◆ Given passage
__________________________________________________
DAVE ROSS

Candidates square off in Seattle mayoral debate, but what are their differences?

Oct 10, 2013, 8:06 AM | Updated: 9:03 am

Seattle Mayor Mike McGinn, left, looks on as Sen. Ed Murray speaks during a debate in their race for mayor Wednesday, Oct. 9, 2013, in Seattle. In an interview with The Associated Press, McGinn said he thought $15 was a "fair starting point" for the minimum wage discussion. McGinn challenger Murray recently announced that he would push for a $15 minimum wage but planned to proceed with a phased-in approach. (AP Photo/Elaine Thompson)

(AP Photo/Elaine Thompson)

What’s the difference between these two liberal Democrat candidates? As one of the questioners at Wednesday night’s debate, I had to ask.

“I think it’s an issue of effectiveness,” said candidate for Seattle mayor, Sen. Ed Murray. “With police issues, dealing with the justice department; we’ve seen a city that’s been challenged between frictions between the council and the and the mayor, and I think what I bring to this race is someone with experience of working with people different than myself on a broad range of issues.”

Said Seattle Mayor Mike McGinn, “This is my first elected office and I ran because I thought government was getting too far from people. I’ve held something, like, over 150 town halls. We’ve gone out to communities, we’ve worked with people and we’ve worked on what they’ve told us to work on and while the states are cutting education we’re 43rd in the nation, we’ve doubled the families in education levy while the state faces deep budget challenges. We’ve finished every year in the black, rebuilt the rainy day fund and protected human services. We saw deep unemployment and we worked with our businesses small and large and now we’re one of the fastest growing places in the nation.”
__________________________________________________
◆ Provided data
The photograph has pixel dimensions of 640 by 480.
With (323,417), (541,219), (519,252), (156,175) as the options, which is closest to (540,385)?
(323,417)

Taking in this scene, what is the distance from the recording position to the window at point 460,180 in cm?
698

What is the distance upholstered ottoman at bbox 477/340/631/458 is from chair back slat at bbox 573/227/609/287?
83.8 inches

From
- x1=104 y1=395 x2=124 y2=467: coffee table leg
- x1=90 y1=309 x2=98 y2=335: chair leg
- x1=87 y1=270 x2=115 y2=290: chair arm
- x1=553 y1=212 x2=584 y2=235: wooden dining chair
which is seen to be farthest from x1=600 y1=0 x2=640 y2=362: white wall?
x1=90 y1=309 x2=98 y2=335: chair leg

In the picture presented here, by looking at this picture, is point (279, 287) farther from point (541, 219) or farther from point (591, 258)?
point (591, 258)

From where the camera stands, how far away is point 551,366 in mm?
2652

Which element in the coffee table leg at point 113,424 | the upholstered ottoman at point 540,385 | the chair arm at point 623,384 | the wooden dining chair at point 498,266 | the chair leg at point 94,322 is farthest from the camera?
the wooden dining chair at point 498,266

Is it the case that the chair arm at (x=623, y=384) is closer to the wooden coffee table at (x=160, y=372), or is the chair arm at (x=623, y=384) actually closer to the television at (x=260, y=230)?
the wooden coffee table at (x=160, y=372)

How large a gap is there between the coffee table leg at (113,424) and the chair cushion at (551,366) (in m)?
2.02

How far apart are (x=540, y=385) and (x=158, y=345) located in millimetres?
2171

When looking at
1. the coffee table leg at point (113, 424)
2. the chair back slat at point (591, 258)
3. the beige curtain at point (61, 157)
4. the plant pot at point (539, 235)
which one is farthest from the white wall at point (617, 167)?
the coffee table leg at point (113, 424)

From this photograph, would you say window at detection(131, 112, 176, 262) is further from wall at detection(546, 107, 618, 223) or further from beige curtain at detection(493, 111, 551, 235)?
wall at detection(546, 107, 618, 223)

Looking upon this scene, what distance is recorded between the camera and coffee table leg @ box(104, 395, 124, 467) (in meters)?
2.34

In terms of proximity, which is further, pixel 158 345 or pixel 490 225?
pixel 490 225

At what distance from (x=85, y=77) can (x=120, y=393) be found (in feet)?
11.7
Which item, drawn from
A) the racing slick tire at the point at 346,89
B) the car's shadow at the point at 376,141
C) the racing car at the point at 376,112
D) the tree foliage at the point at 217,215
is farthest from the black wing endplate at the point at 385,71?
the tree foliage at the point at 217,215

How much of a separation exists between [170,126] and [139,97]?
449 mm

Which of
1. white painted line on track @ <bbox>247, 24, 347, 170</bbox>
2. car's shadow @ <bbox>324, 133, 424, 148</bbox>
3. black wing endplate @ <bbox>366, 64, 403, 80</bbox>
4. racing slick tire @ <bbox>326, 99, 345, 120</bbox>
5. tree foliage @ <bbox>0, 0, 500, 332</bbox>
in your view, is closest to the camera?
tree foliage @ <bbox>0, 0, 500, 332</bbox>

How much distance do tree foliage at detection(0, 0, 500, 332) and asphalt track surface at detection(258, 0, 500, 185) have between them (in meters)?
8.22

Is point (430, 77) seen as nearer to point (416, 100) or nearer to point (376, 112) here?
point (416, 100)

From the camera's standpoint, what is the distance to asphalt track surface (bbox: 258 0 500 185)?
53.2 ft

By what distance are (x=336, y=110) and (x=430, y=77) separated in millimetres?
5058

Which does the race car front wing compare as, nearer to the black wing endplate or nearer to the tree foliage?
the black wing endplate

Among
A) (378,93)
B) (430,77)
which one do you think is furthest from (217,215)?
__________________________________________________
◆ Your goal
Write what comes next in the Seattle mayoral debate article, starting right after McGinn's line "now we're one of the fastest growing places in the nation."

◆ Response
One of the more heated exchanges was when Murray asked McGinn about his opposition to the tunnel project and saying that he’d be making peace bricks out of melted guns from a buyback program guns which he knew had already been melted down:

Murray:

At the end of the ’09 campaign you promised, despite your own misgivings, you wouldn’t oppose the viaduct – and you spent two years opposing it.

You had a press conference where you said you were going to melt down guns as a result of the gun buyback program, but you had already known that those guns had already been melted down.

So as we look forward on transportation, as we look forward on issue of growth, how can we as a city trust you, as we have those examples?

McGinn:

I said I accepted the tunnel, but I did not accept the cost overruns. In fact, it was the cost overrun provision that you put into law in the legislature, in which you told the legislature that we’d pay cost overruns, and then you told us that the state would pay.

In respect to the gun meltdown, our commitment was, we will use guns that are confiscated or that come from gun buybacks from that gun meltdown and it was not our intent to mislead anybody on that point. And in fact, when we do our second gun buyback we’ll use those guns for that purpose.

Murray:

To correct the record, it was not my provision in the bill that forced Seattle to have cost over runs.

McGinn:

But you voted for it, didn’t you?

Murray:

I did vote for it because I believe moving transportation forward was key to this region.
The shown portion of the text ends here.